We soon saw disaster militarism come into its own after Hurricane Katrina, when the military—in violation of a founding principle of US law—patrolled the streets of New Orleans, in essence occupying the flooded city. Like the grateful families accepting mosquito nets from US troops in Niger, only a few in New Orleans questioned the presence of soldiers on their streets in the days after the hurricane. In more and more cities across the US, people are witnessing the dramatic militarization of their police.

And now, when Boko Haram has committed what is so obviously a criminal act, we struggle to imagine a solution that does not entail Predator surveillance or US boots on the ground. And the US military remains a hammer in search of a nail, only too eager to exploit every opportunity to deepen its hold in the region.

Women are not pawns – they are leaders

If an unqualified call to Bring Back Our Girls opens the door to the “Trojan horse” of humanitarian intervention, then what is the solution?

Is it to rely on the Nigerian military to act? It is, after all, a primary obligation of every government to protect its citizens. Yet many in Nigeria, including family members of the kidnapped girls, have faulted their government both for inaction and for repressive tactics that have only emboldened Boko Haram.

It took the abduction of more than 300 girls in a single night for the world to take notice, but women and girls have long been targets of Nigeria’s brutal conflict with Boko Haram. And they are not merely civilians caught in the cross-fire: violence against women is a key tactic of military cultures the world over. Nigeria is no exception.

Like Boko Haram itself, the Nigerian military has waged its battles on the bodies of women and girls, reportedly raping and kidnapping female family members of suspected Boko Haram members to attack the group as a whole.

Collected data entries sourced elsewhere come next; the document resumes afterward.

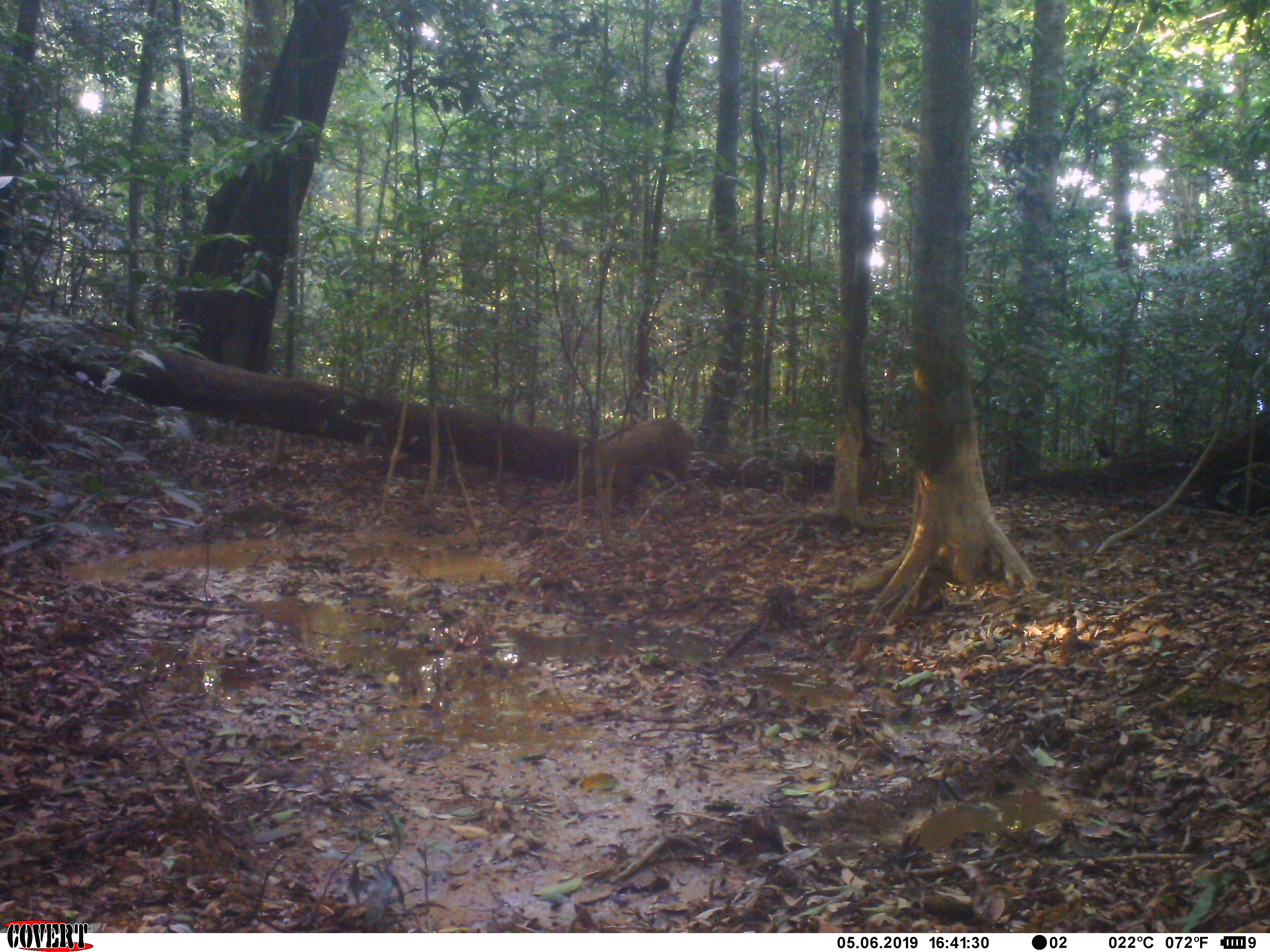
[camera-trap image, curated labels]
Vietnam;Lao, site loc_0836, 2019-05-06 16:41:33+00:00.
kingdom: Animalia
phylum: Chordata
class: Mammalia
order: Artiodactyla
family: Suidae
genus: Sus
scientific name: Sus scrofa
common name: eurasian wild pig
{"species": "eurasian wild pig (Sus scrofa)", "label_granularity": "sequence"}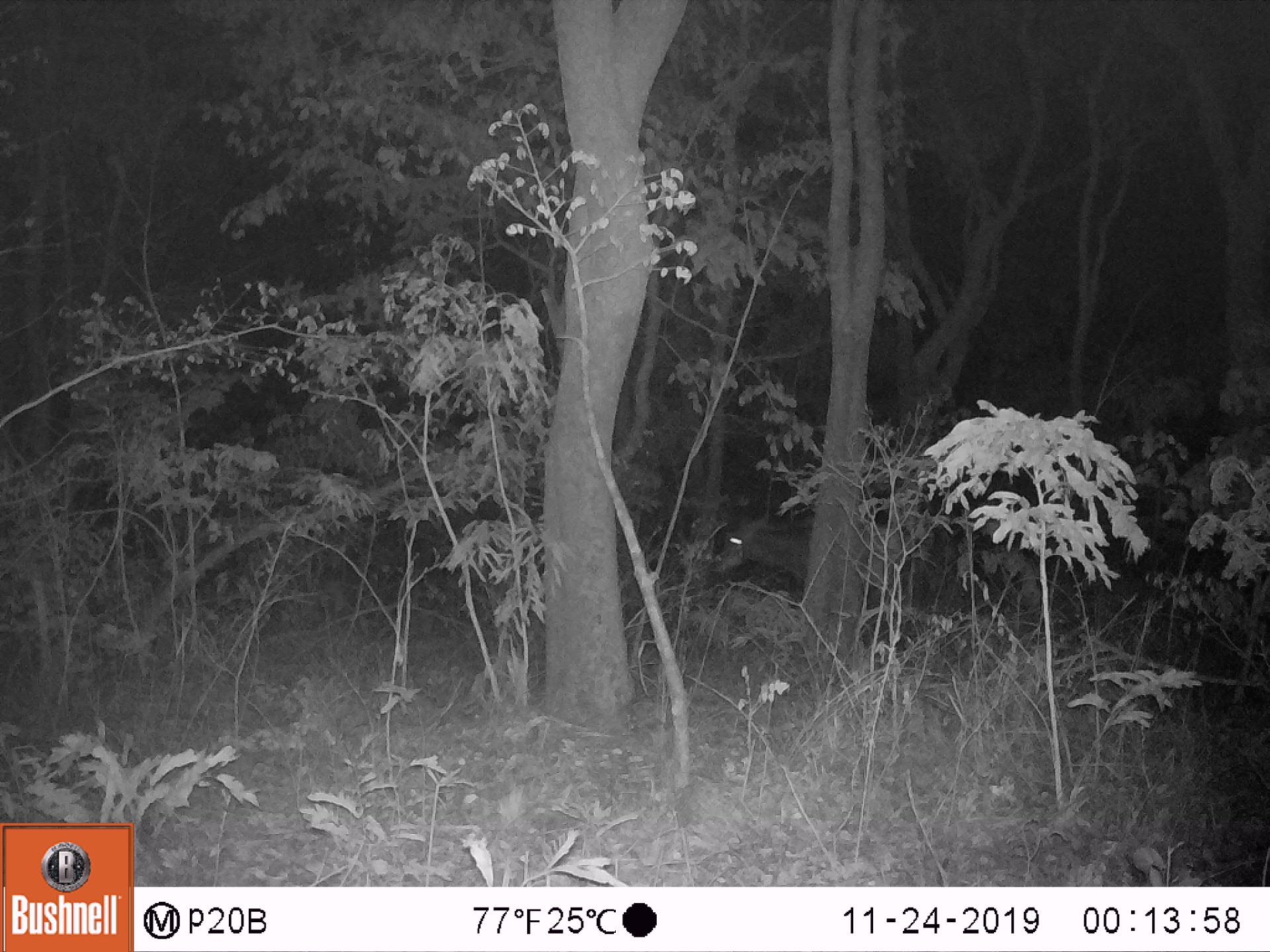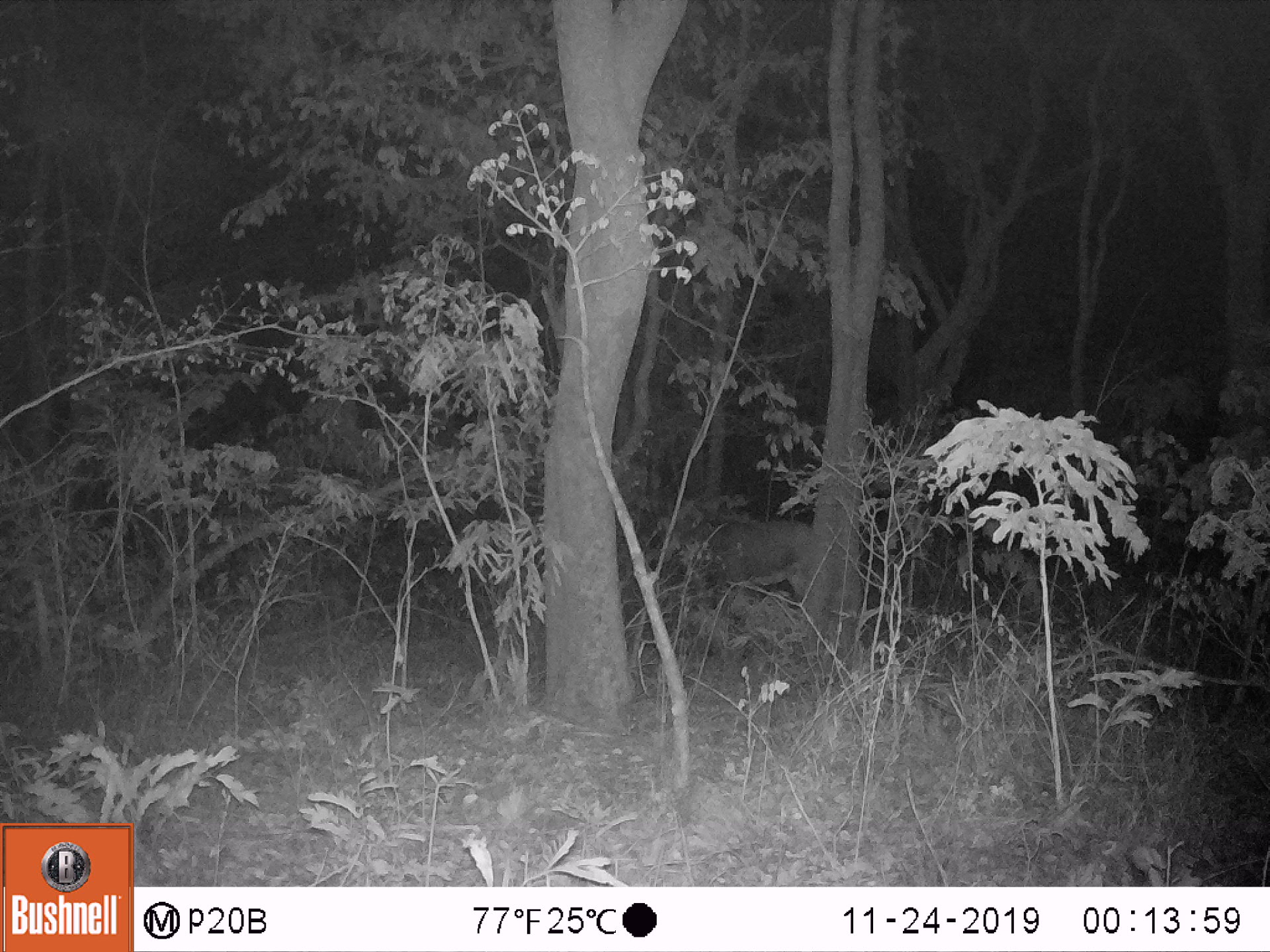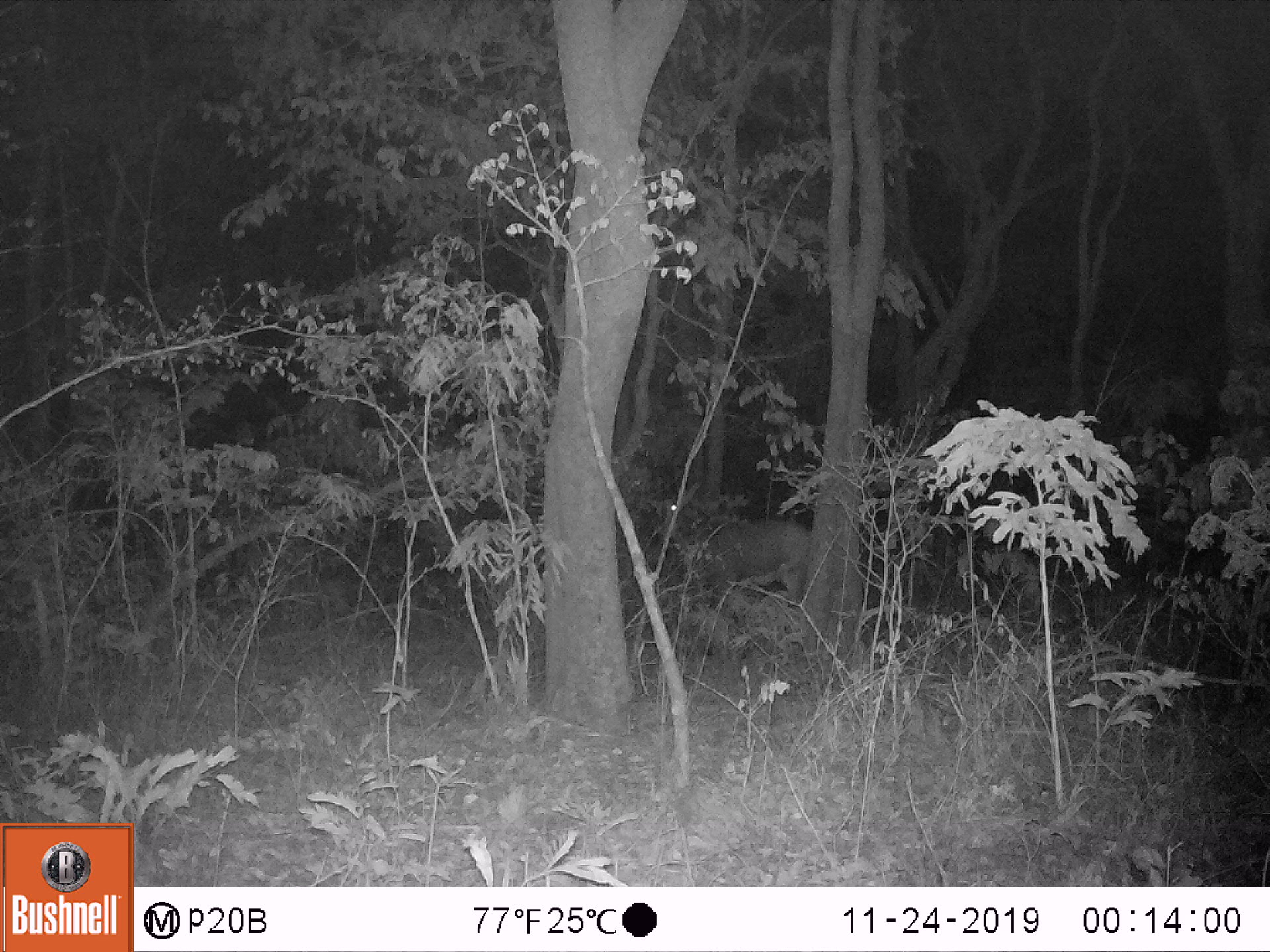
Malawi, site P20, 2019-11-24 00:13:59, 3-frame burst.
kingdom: Animalia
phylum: Chordata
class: Mammalia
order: Artiodactyla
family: Bovidae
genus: Hippotragus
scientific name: Hippotragus niger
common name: sable antelope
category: sable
Sable (sable antelope) (Hippotragus niger), count 1.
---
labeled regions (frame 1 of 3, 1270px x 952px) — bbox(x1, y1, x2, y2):
sable: bbox(703, 454, 917, 603)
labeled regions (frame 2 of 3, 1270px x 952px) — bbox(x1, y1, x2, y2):
sable: bbox(632, 456, 803, 641)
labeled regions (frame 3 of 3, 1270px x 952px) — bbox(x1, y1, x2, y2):
sable: bbox(646, 446, 811, 646)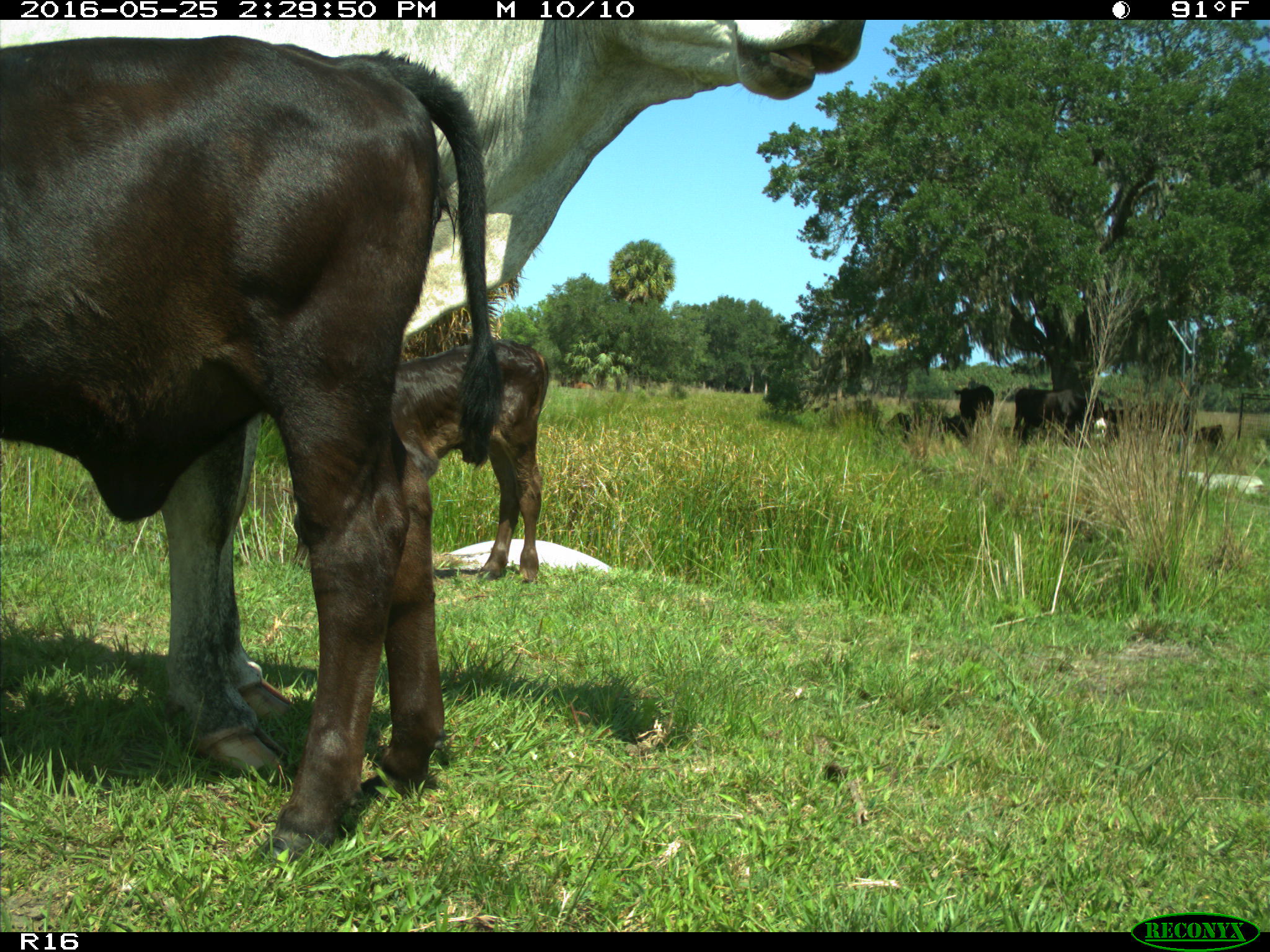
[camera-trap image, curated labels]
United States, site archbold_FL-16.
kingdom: Animalia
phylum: Chordata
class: Mammalia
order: Artiodactyla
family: Bovidae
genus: Bos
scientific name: Bos taurus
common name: domestic cow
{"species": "Bos taurus (domestic cow)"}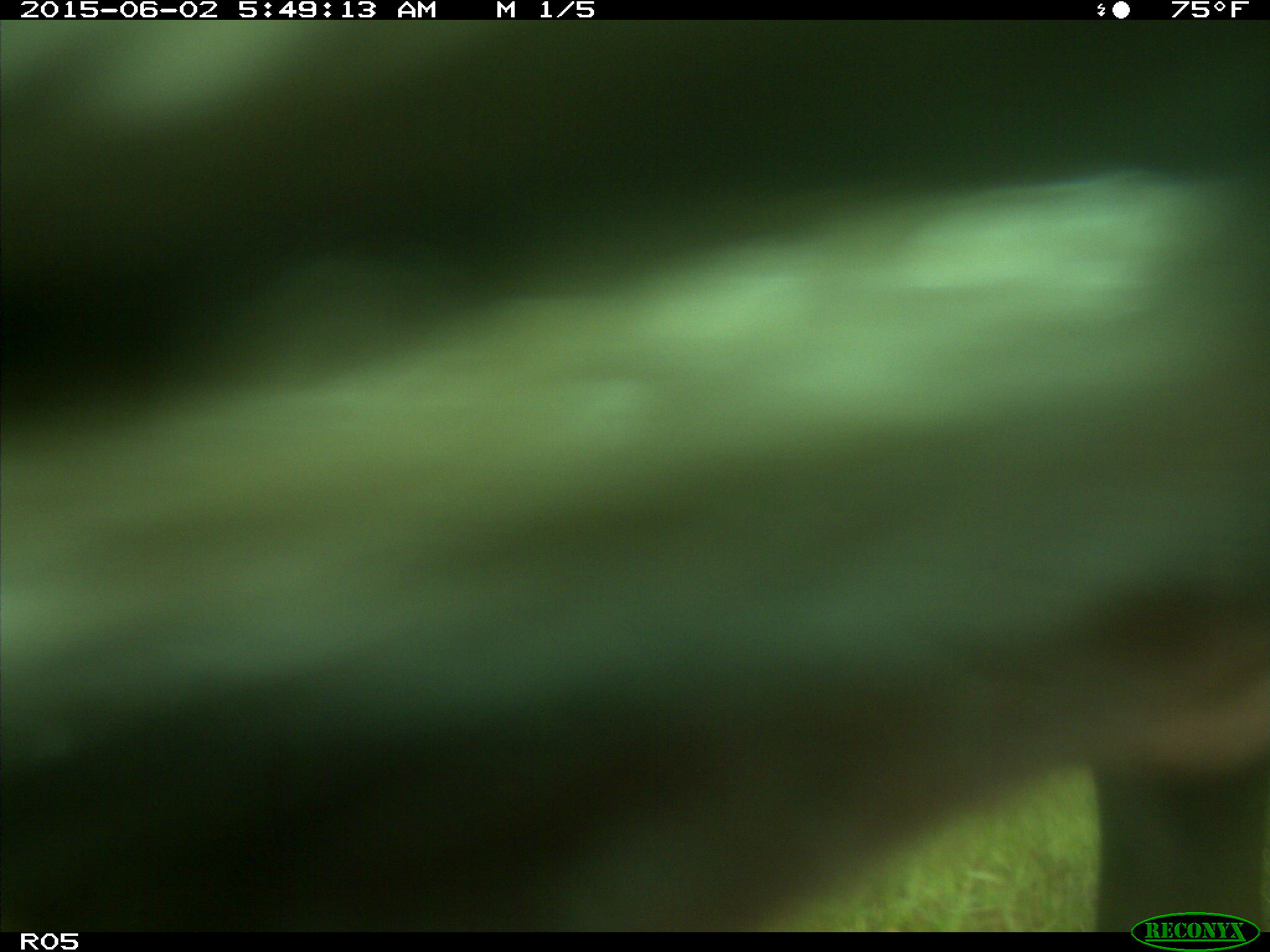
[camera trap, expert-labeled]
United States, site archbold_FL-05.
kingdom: Animalia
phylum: Chordata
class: Mammalia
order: Artiodactyla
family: Bovidae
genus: Bos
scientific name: Bos taurus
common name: domestic cow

In 2011, a leader in Borno State, where the girls were abducted, told a journalist, “We initially thought the military would employ logical strategies to put an end to this cycle of violence… [but] the soldiers went from door to door killing innocent people, they broke into homes stealing property and raping young women.” Boko Haram leader Abubakr Shekau promised revenge in a video, warning, “Since you are now holding our women, just wait and see what will happen to your own women.”

“Our women” versus “your women” – one would be hard pressed to find a clearer demonstration of women being reduced to pawns. That is what Boko Haram has done to these teenagers and what we risk perpetuating with ill-conceived military solutions. Where is the solution that brings them back home, without subjecting their communities to more militarism and violence?

Unfortunately, the May 17 international security summit on Nigeria sought a regional strategy to counter Boko Haram, without considering these questions. Representatives from Benin, Cameroon, Chad, France, Niger and Nigeria, the European Union, the United Kingdom and the United States gathered without so much as consulting those most threatened by the crisis: namely, the people of northeastern Nigeria. There was neither one woman from Nigeria at the meeting nor any representatives of the affected communities.

The UK will host a follow-up summit in June, and it is crucial that Nigerian women’s organizations be represented there. Organizations like the Women’s International League for Peace and Freedom have issued a call to ensure that the UK includes Nigerian women’s civil society organizations.

These women are the ones who have been most vocal in demanding a peaceful resolution. They stand as role models for Nigeria’s girls in their determination to face down police harassment and government denials and to galvanize a nationwide movement to demand the return of the abducted girls.

Bring Back Our Girls is more than the rallying cry of desperate families. It signals a wider demand throughout Nigerian society for their government to prioritize girls, their right to education, and gender equality for all. We should call for actions that advance those goals.